5. Menafsirkan Al-Qur’an dengan bahasa Arab.
7. Bentuk penyimpangan dalam Iman kepada Kitab-Kitab dan Al-Qur’an
Tidak meyakini salah satu dari kitab yang pernah Allâh ﷻ turunkan. Merubah rubah isi Al-Kitab dengan menambah atau mengurangi, memalingkan tafsirnya sesuai nafsu dan kepentingan tertentu sebagaimana perbuatan umat-umat terdahulu. Mengatakan Al-Quran makhluk, sebagaimana yang terjadi di zaman Imam Ahmad Rahimahullah ketika ulama mu’tazilah membisikkan ke telinga penguasa Aqidah “Khalqul Quran”. Sehingga pemerintah menjadikan mazhab Mu’tazilah sebagai mazhab negara. Al-Quran Kallamullah, bukan makhluk.
Penyimpangan yang lain terhadap Al-Quran seperti, menafsirkan Al-Quran dengan metoda hermeunetik.
Dari bahasa Yunani Hermeneuein (interpretasi/penafsiran). Istilah ini berkaitan dengan tokoh mitos Hermes (Mercurius) duta dewa Jupiter, yang menyampaikan pesan kepada manusia. Sebuah metodologi penafsiran Bible. Para pendukung faham hermeunetik ada yang menghubungkan sosok Hermes dengan Nabi Idris alaihissalam.
Memahami Al-Quran dengan akal dan hawa nafsu, sebagaimana penafsiran menghalalkan kesyirikan dan maksiat, seperti penafsiran salah satu ayat dalam surat Maryam untuk membolehkan “Ucapan selamat natal” oleh seorang professor hadaahullah, atau disertasi doctoral disalah satu universitas Islam di Indonesia dalam menafsirkan ayat tentang “Milkul Yamin” untuk membolehkan zina atas dasar suka sama suka.

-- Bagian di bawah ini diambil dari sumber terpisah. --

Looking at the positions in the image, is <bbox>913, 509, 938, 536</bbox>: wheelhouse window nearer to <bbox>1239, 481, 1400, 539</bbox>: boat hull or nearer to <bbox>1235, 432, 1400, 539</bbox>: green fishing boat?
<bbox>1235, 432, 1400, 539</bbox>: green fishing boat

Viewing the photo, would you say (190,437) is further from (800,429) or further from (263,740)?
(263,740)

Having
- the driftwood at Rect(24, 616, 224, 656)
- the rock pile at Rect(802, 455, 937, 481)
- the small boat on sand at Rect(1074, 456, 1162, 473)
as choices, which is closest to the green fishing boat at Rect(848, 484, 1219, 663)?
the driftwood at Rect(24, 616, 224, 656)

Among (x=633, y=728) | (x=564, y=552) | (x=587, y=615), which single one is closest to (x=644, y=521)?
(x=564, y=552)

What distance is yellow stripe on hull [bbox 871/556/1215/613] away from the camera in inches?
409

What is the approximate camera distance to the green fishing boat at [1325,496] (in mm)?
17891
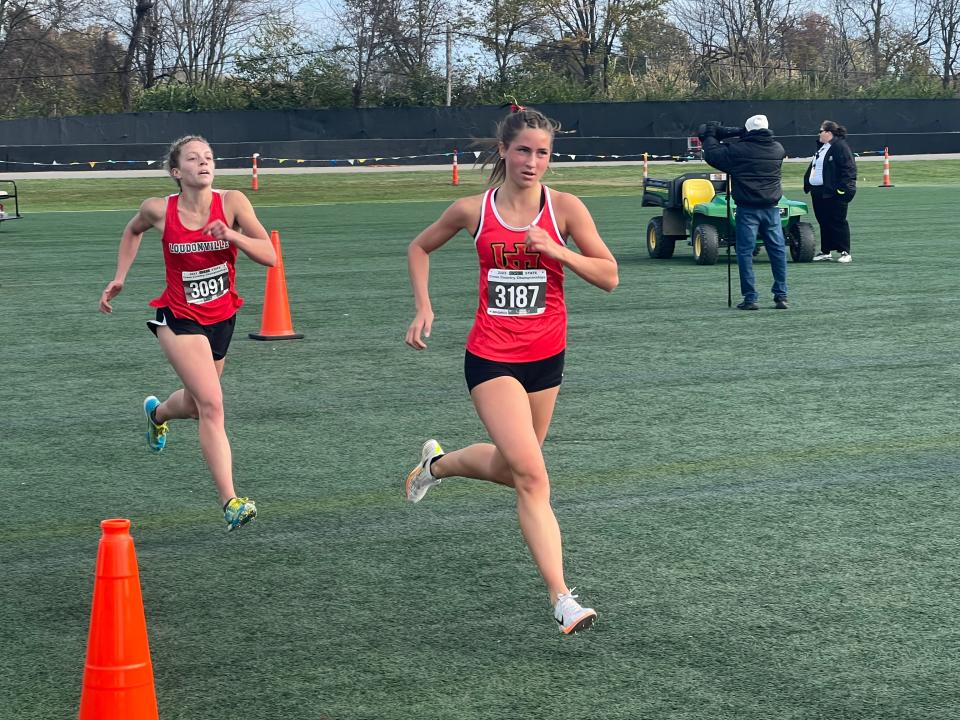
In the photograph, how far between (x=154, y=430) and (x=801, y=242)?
1219 centimetres

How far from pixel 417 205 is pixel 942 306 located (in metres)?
19.5

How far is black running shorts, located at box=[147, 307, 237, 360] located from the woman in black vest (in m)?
12.4

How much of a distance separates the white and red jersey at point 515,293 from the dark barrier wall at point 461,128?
41.9 metres

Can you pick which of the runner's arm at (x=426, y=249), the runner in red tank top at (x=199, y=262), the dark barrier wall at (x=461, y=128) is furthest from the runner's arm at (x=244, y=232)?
the dark barrier wall at (x=461, y=128)

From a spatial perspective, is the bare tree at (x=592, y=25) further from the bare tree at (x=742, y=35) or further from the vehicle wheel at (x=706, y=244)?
the vehicle wheel at (x=706, y=244)

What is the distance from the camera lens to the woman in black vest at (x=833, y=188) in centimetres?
1816

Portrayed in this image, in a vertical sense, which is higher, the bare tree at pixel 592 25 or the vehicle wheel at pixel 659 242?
the bare tree at pixel 592 25

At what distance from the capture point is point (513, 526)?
6395mm

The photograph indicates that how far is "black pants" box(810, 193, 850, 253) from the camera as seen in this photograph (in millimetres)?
18188

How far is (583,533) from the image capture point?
623cm

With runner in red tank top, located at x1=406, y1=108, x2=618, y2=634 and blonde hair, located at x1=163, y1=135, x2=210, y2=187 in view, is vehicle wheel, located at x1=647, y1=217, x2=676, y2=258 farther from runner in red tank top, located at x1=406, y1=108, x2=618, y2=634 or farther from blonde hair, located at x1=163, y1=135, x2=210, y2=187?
runner in red tank top, located at x1=406, y1=108, x2=618, y2=634

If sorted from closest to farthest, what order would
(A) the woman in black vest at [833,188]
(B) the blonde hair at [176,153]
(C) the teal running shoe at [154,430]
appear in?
(B) the blonde hair at [176,153] < (C) the teal running shoe at [154,430] < (A) the woman in black vest at [833,188]

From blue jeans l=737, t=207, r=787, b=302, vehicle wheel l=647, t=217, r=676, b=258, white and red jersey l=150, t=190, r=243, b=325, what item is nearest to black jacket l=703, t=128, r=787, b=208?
blue jeans l=737, t=207, r=787, b=302

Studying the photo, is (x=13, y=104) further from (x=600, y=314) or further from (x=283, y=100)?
(x=600, y=314)
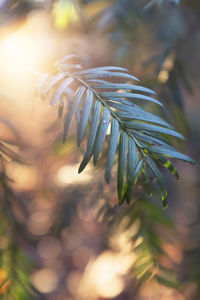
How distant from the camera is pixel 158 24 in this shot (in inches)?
48.9

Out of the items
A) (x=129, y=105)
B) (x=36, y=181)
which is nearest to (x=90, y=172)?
(x=129, y=105)

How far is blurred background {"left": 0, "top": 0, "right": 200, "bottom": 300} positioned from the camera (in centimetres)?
75

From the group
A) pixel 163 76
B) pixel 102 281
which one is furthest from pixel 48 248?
pixel 163 76

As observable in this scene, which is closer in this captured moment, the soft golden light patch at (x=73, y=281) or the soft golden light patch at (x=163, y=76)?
the soft golden light patch at (x=163, y=76)

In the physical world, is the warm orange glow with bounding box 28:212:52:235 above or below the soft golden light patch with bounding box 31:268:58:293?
above

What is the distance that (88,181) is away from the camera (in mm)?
886

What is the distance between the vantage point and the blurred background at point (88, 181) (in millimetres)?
752

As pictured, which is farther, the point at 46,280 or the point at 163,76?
the point at 46,280

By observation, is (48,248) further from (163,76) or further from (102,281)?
(163,76)

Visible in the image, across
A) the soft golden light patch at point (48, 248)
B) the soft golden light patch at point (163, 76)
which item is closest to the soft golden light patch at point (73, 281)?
the soft golden light patch at point (48, 248)

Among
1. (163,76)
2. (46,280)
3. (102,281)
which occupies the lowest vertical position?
(46,280)

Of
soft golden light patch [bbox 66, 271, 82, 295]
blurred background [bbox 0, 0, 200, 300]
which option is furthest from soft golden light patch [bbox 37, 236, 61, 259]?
soft golden light patch [bbox 66, 271, 82, 295]

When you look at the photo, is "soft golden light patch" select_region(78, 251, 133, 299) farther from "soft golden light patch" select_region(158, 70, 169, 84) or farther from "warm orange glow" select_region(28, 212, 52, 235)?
"soft golden light patch" select_region(158, 70, 169, 84)

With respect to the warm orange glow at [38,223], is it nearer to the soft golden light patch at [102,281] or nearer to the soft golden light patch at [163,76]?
the soft golden light patch at [102,281]
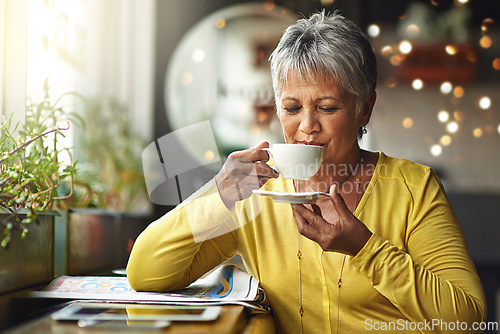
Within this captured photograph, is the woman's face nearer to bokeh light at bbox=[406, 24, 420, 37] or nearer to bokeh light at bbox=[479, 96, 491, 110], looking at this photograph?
bokeh light at bbox=[406, 24, 420, 37]

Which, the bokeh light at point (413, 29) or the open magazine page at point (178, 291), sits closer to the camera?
the open magazine page at point (178, 291)

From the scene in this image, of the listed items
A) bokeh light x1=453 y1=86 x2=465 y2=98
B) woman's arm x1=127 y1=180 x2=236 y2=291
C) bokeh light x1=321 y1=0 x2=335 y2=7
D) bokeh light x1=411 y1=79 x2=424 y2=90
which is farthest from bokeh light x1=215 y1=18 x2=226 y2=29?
woman's arm x1=127 y1=180 x2=236 y2=291

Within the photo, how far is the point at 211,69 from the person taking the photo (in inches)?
139

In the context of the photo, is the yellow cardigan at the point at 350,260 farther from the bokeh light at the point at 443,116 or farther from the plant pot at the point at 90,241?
the bokeh light at the point at 443,116

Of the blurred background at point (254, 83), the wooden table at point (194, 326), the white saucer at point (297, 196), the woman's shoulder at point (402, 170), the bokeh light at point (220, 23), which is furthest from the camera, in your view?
the bokeh light at point (220, 23)

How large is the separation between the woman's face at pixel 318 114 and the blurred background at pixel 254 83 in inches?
52.9

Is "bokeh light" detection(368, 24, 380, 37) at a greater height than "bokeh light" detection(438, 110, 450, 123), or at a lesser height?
greater

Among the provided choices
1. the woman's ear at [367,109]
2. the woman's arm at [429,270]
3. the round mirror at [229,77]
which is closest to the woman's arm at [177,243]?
the woman's arm at [429,270]

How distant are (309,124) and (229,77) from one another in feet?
8.03

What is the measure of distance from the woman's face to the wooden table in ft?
1.51

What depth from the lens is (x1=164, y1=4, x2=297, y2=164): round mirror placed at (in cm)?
334

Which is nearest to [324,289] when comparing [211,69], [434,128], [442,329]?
[442,329]

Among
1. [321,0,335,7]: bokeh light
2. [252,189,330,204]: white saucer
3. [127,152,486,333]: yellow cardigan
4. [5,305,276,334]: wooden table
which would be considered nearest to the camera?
[5,305,276,334]: wooden table

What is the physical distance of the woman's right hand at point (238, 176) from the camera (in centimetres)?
114
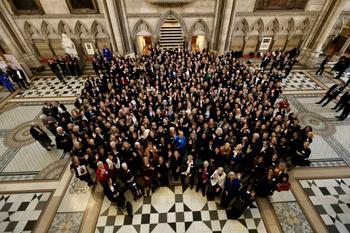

Oleh karenanya, tidak hayal seorang kandidat Doktoral di Indonesia berhasil meraih gelar ke doktorannya dengan “predikat terbaik” yang lolos sidang dihadapan para professor ahli akademis, menghalalkan konsep zina atas dasar ridha dan tidak ada paksaan. Padahal Islam telah sepakat akan keharaman Zina.
Hermeunetik teks-teks agama Barat berawal dari masalah besar dan kontradiktif ajaran agama mereka yang kacau dan tidak memuaskan pemeluknya. Diantara sebab dan pemicunya adalah:
▪️Pertama: Ketidakyakinan para tokoh ilmuan atas validitas keshahihan teks-teks dan aturan sumber agama, karena tidak ada bukti ilmiyah yang menguatkan validitas tersebut.
▪️Kedua: Tidak adanya laporan-laporan tentang tafsiran yang dapat diterima umum, yakni tidak ada sanad yang mutawatir dalam periwayatan, consensus kesepakatan (Ijma’) dikalangan tokoh-tokoh agama Barat.
▪️Ketiga: Tidak adanya sekelompok manusia atau generasi terpercaya (tsiqqah) yang mampu menghafal teks-teks yang hilang ataupun yang ada.
•┈┈┈┈┈┈•❀❁✿❁❀•┈┈┈┈┈•
اللَّهُمَّ إِنِّي أَعُوذُ بِكَ أَنْ أُشْرِكَ بِكَ وَأَنَا أَعْلَمُ ، وَأَسْتَغْفِرُكَ لِمَا لا أَعْلَ
“Ya Allah, aku meminta pada-Mu agar dilindungi dari perbuatan syirik yang kuketahui dan aku memohon ampun pada-Mu dari dosa syirik yang tidak kuketahui”.
وبالله التوفيق وصلى الله على نبينا محمد وعلى آله وصحبه وسلم.